„We have one story to tell and it is always the same. I always write about life’s pain. I always use personal experiences as a reference to relate as truthfully and as honestly possible, from the heart. I try to bend the darkness into the light.“
(Colin H. van Eeckhout, The Independent, 2017-10-16)
Amenra – Mass VI (2017, Neurot Recordings)

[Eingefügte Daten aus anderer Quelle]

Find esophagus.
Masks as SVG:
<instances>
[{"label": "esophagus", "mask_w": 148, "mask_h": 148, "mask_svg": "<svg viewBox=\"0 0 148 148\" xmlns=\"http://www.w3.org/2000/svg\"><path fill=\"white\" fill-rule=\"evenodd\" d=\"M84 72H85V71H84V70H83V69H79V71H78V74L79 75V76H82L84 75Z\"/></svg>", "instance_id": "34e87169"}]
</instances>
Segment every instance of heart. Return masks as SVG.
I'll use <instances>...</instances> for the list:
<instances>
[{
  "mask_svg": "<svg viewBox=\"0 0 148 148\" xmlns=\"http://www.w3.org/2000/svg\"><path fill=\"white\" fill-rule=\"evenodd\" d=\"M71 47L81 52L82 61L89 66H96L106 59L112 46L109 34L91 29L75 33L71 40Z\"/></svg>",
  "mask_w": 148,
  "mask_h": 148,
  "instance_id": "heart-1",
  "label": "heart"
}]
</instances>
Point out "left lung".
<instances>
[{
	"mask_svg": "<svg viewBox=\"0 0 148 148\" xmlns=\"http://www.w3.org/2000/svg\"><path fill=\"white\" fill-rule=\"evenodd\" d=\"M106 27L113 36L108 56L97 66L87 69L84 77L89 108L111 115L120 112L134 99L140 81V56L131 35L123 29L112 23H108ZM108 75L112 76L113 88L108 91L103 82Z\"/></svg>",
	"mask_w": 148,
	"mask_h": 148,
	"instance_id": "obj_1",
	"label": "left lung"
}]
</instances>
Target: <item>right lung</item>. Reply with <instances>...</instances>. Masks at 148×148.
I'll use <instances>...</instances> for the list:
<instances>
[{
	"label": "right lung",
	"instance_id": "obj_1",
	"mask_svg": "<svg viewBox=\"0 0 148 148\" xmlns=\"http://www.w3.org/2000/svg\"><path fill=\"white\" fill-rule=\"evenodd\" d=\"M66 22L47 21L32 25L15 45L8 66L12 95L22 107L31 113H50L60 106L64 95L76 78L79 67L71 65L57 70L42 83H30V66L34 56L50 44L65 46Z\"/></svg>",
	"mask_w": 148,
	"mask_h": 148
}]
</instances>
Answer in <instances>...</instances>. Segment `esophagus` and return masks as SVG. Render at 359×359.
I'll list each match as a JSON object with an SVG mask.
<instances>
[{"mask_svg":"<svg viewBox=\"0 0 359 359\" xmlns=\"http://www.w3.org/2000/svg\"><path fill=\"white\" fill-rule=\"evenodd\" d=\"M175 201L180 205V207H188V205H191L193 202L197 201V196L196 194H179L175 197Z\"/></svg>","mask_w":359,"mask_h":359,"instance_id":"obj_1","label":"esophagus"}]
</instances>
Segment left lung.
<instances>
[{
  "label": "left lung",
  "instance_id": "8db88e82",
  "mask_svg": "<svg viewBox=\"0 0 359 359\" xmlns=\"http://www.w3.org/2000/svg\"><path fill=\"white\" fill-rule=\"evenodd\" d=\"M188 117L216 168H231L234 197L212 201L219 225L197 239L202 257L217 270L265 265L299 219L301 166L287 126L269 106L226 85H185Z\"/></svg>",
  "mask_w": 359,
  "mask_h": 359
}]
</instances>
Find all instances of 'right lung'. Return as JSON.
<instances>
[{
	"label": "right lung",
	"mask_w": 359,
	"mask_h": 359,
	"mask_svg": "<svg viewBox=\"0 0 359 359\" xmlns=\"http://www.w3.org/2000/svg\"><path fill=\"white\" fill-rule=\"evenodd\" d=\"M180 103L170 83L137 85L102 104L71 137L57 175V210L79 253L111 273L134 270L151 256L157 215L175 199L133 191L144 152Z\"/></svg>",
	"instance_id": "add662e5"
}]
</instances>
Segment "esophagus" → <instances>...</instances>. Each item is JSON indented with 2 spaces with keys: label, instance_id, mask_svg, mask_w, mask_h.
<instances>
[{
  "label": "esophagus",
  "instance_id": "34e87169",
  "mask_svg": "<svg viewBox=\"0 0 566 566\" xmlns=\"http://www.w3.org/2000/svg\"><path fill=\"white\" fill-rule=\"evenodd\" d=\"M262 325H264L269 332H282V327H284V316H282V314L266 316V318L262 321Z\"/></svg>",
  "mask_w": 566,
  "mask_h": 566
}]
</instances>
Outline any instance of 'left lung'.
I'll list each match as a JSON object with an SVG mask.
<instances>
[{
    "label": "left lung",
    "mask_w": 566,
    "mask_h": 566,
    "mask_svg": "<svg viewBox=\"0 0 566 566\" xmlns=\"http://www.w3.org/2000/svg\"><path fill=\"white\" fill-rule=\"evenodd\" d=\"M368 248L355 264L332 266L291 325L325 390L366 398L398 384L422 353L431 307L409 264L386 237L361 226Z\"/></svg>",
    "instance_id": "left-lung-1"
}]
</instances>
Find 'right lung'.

Colin H. van Eeckhout, Mathieu Vandekerckhove und Konsorten aus dem westflandrischen Kortrijk, die Kirchen-Vorsteher des belgischen Musiker-Kollektivs Church Of Ra, haben fünf Jahre nach der letzten Episode des „Mass“-Zyklus im vergangenen Herbst ein weiteres Hochamt ihrer tonalen Extrem-Beschwörungen veröffentlicht. Wo sich die Bandmitglieder zu Teilen in den vergangenen Jahren mit Solo-Projekten wie Syndrome oder CHVE nahezu meditativen, in jedem Fall entschleunigten Downtempo-Experimenten hingaben und im Drone-/Ambient-Ansatz in weitaus ruhigeren Fahrwassern unterwegs waren, kehren die Musiker im Band-Verbund beim Mutterschiff Amenra auf „Mass VI“ zum überwältigenden Intensivst-Ausbruch in heiliger Sound-/Emotional-/Katharsis-Dreifaltigkeit zurück.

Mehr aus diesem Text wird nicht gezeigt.